In contrast to the vaguely surreal aspect to most of his work, Hesse wrote many essays. Some examine particular subjects such as 'Notes on The Idiot by Dostoyevsky' or 'Happiness' or 'Interpreting Kafka' while others are of a more penetrating, critical nature. The latter are among his most incisive, containing none of the usual mystery. Here he was addressing the intellect and intended us to be in no doubt. They concern serious issues - of the moment: 'Letter to a Young German', 'World Crisis and Books' - and of all time: 'History', 'Dream After Work', 'Self-will'. Curiously, even those of the moment have a timeless quality. 'Letter to a Young German' is as worthy of attention in 2003 as when it was written in 1919 immediately after the first world war; it was intended to persuade German youth to listen to their own hearts instead of to a dictator, to propaganda or the proverbial crowd - as so many of us unwittingly do. There are many others, as I've said, but I think 'Self-will' is one of the most appropriate for all time. Here's a section from it:



"THERE is one virtue that I love, and only one. I call it self-will. - …True, all the virtues man has devised for himself might be subsumed under a single head: obedience. But the question is: whom are we to obey? For self-will is also obedience. But all the other virtues, the virtues that are so highly esteemed and praised, consist in obedience to man-made laws. Self-will is the only virtue that takes no account of these laws. A self-willed man obeys a different law, the one law I hold absolutely sacred - the law in himself, his own 'will'.

It is a great pity that self-will should be held in such low esteem! Do men think well of it? Oh no, they regard it as a vice or at best as a deplorable aberration.
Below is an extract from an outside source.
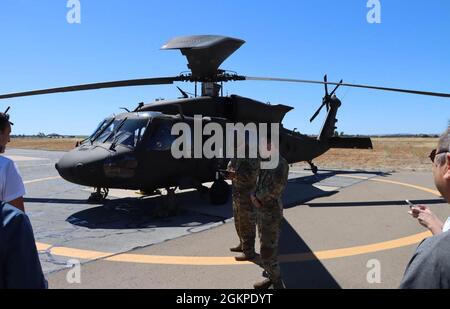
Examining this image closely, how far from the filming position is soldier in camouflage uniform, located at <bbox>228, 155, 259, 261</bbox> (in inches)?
230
They call it by its eloquent full name only where it arouses antagonism and hatred. (Come to think of it, true virtues always arouse antagonism and hatred. Witness Socrates, Jesus, Giordano Bruno, and all other self-willed men.)…

There are only two poor accursed beings on earth who are excluded from following this eternal call and from being, growing, living, and dying as an inborn and deeply ingrained self-will commands. Only man and the domestic animals he has tamed are condemned to obey, not the law of life and growth, but other laws that are made by men and from time to time broken and changed by men. And the strangest part of it is that those few who have disregarded these arbitrary laws to follow their own natural law have come to be revered as heroes and liberators - though most of them were persecuted in their lifetime. The same mankind which praises obedience to its arbitrary laws as the supreme virtue of the living reserves its eternal pantheon for those who have defied those laws and preferred to die rather than betray their 'self-will'."

That was written in 1919. It isn't, of course, necessary to take Hesse's philosophy - or anyone else's for that matter - seriously. Nor should one necessarily agree with it - as he suggests: examine your own will, your own soul. What matters, as with all literature, is that it triggers thought and inspires new outlooks on existence.

If any hardnuts reading this think Hesse's work mawkish or soppy, it isn't. If I've made it seem so then I've done it (and you) a disservice, for which I apologise. If you haven't already, try it for yourself. Some of his work - whole books even - are available on the web.